Botti (1970) described the hydric situation of the tamarugo tree, analyzing gradients of potential and certain aspects of the physiology of the plant influencing the process of moisture absorption. From his work in the Tamarugal Pampa at Canchones, he reached the following conclusions: i) moisture potential gradient is reversed, with the water moving from the atmosphere towards the soil whenever relative humidity hits or exceeds 95%; ii) a high percentage of stomates remain open during the period of luminosity, and closed during the dark period; iii) in summer, the descending sap flow lasts as long as four to eight hours at night -- the rest of the time it rises; iv) relative turgor in the leaves is very high (80–90%), and is also constant throughout the day, and all the year round. Physiological winter recession in tamarugo takes the form of pronounced deciduous activity due to the drop in sap flow and the cessation of sprouting; v) the earth in the vicinity of the active rhizosphere contains more moisture (18.8%) than nearby areas at equal depths, which contain only 1.5%.
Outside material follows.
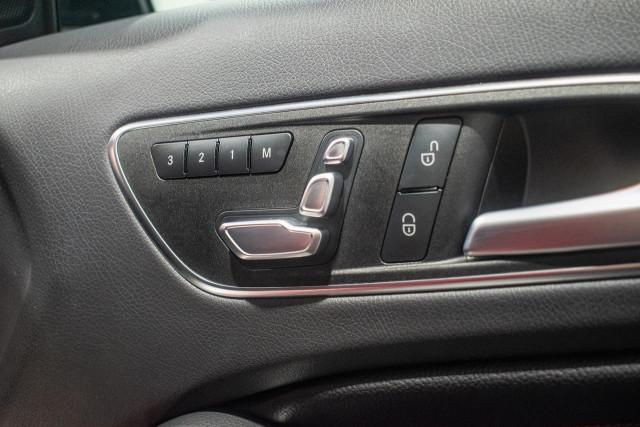 2017 Mercedes-Benz A-class W176 A200 Hatchback Image 13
1. Seed collecting. Producer trees are identified by their phenotypic characteristics. The fruit is picked, cleaned by machine, and ground in a stone mill set at 4 mm. Clean seed is then obtained by sieving and floating the milled product. The seed is treated with a 0.2% solution of Aldrin before storage to control insect pests. One kg contains 65 000/75 000 seeds. The seeds are treated with sulphuric acid for seven minutes to abrade the cuticile, and facilitate the exchange of gases and penetration of water through the single micropyle aperture of the seed. This causes the colloids to rehydrate and germination to begin. An alternative practice is scarification.
2. Nursery. A 2:1 mixture of soil and sheep manure is prepared in the nursery. Plastic bags 12 cm in diameter and 30 cm long, without rips or tears, are filled with the mixture and placed in carefully-levelled planting beds. These “pots” are sown with 3–5 seeds at a depth of 1.5 cm. In watering these pots, care should be taken to keep the top layer of soil, where the seeds are, moist without accumulating water in the bottom. This averts fungi infestation. Before sowing, it is advisable to treat the soil with specific fungicides, or with fumigants such as methyl bromide (CH3BR), to ward off pathogens in the early stages of germination and development of the seedlings.
Once the seeds have germinated and the seedlings emerge, they are given more water, but less frequently, thus ensuring that the downward-growing roots get enough moisture 9. It is important not to use too much water.
The seedlings remain in the nursery for 3–5 months, until they reach a height of 8–10 cm. Root development is rapid and vigorous and care must be taken to see that the roots do not rip or grow out of the plastic bag (Lanino, 1972).
3. Planting. The seedlings are planted in plots (1 km2) covering 100 ha. Planting systems used are: 10 × 10 m in square formation and 15 × 15 m in triangular.
The planting hole, some 30 cm in diameter by 40 or 50 cm deep, can be dug manually or by machine. Manually dug holes may have a greater diameter because of the process of removing the salt crust surface. Mechanically dug holes are sunk with a specially designed frontal plough Caterpillar tractor, leaving a sort of trench 80 cm wide by 1 m long at the base. With this operation, the good farm soil, or “sweet soil” is reached. The depth of the opening depends on the terrain; it is generally 80 cm in diameter, according to the depth of the saline layer, which must be penetrated completely before the planting hole is dug. When the soil is uncovered, the planting hole is dug to a depth of 30 cm and a diameter of 20 cm, either by hand or with a mechanical post hole digger.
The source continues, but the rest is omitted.